> Задания:
• a. Повторите без изменений фрагмент текста о Марии Степановой, начиная со слов «Вышедшая два года» и заканчивая словами «в её основе.».
• b. Какой премии, согласно тексту о Марии Степановой, была удостоена книга «Памяти памяти»?
• c. Продолжите текст о Марии Степановой после его последнего предложения.

== Приведённый текст

Вышедшая два года назад книга поэта, эссеиста, журналиста Марии Степановой «Памяти памяти» оказалась в своё время очень важной не только для литературного сообщества, но и для широкой читательской аудитории и была удостоена премии «Большая книга». Вслед за тем Степанова начала высказываться в форматах более традиционных: в 2019 году вышел сборник эссеистики «Против нелюбви», в 2020-м — новое собрание стихотворений «Старый мир: починка жизни» («Новое издательство») и очень необычный, опять нарушающий привычные границы поэтический сборник «За Стиви Смит». Ольга Балла и Борис Кутенков говорят с поэтом о логике её литературной работы и о смыслах, лежащих в её основе.

====
== Записи набора данных

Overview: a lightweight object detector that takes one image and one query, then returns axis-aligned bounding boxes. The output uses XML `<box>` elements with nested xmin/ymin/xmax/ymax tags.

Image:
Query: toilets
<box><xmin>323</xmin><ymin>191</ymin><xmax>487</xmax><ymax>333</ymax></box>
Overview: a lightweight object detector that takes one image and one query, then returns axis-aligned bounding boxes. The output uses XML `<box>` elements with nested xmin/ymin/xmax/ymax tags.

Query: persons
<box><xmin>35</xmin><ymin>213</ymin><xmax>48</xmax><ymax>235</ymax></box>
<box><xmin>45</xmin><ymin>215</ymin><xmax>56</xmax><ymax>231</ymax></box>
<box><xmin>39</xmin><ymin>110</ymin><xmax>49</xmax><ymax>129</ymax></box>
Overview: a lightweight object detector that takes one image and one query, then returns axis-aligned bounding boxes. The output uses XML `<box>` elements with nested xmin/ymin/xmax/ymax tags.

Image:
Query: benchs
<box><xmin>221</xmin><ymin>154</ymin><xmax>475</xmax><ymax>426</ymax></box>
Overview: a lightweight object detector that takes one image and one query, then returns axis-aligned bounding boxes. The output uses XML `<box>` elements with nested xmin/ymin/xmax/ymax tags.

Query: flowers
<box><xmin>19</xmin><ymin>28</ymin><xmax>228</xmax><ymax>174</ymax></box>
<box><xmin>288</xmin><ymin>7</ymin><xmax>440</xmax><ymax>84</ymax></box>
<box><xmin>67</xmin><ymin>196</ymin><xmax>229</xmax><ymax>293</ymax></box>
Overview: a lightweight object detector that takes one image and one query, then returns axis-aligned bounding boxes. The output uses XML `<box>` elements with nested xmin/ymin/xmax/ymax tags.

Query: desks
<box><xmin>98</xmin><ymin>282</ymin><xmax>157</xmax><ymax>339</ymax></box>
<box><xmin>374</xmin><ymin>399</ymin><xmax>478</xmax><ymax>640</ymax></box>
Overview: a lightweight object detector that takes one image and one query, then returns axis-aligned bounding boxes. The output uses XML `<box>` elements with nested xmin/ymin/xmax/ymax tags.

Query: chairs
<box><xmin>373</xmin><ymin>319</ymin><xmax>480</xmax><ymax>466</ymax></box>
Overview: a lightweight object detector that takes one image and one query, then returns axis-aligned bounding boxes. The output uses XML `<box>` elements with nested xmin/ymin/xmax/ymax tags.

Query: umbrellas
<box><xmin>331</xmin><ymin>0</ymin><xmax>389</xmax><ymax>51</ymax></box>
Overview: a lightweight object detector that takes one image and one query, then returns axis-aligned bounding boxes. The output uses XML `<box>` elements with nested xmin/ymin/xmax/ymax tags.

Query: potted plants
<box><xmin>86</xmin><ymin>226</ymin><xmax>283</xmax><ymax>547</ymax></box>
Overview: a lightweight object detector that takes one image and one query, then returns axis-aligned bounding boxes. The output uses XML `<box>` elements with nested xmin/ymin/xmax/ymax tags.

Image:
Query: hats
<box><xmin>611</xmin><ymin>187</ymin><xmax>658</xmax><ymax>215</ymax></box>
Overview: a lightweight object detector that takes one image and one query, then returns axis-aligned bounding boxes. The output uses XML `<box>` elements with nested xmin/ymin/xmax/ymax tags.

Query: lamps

====

> Ответы к заданиям:
• a.
Вышедшая два года назад книга поэта, эссеиста, журналиста Марии Степановой «Памяти памяти» оказалась в своё время очень важной не только для литературного сообщества, но и для широкой читательской аудитории и была удостоена премии «Большая книга». Вслед за тем Степанова начала высказываться в форматах более традиционных: в 2019 году вышел сборник эссеистики «Против нелюбви», в 2020-м — новое собрание стихотворений «Старый мир: починка жизни» («Новое издательство») и очень необычный, опять нарушающий привычные границы поэтический сборник «За Стиви Смит». Ольга Балла и Борис Кутенков говорят с поэтом о логике её литературной работы и о смыслах, лежащих в её основе.

• b. Книга «Памяти памяти» была удостоена премии «Большая книга».

• c.
— Мария, два ваших новейших сборника — «Старый мир. Починка жизни» и «За Стиви Смит» — не связаны как будто ничем, кроме времени выхода. (О последнем Николай Александров пишет так: «Это не переводы знаменитой британской писательницы и поэтессы, а скорее так — Мария Степанова, навеянная Стиви Смит, или Стиви Смит, навеянная Марией Степановой».) При этом читателя не оставляет чувство, что их всё-таки объединяет нечто более глубокое. Скажите, пожалуйста, так ли это, есть ли у этих книг общая координатная сетка?
— «Старый мир» — несколько, как бы это назвать, поэм, циклов? — написанных в последние годы. Я очень эту книжку люблю; все всегда любят свои последние тексты и холодноваты к старым, но тут мне действительно кажется, что местность, откуда я говорю, приросла какой-то новой территорией.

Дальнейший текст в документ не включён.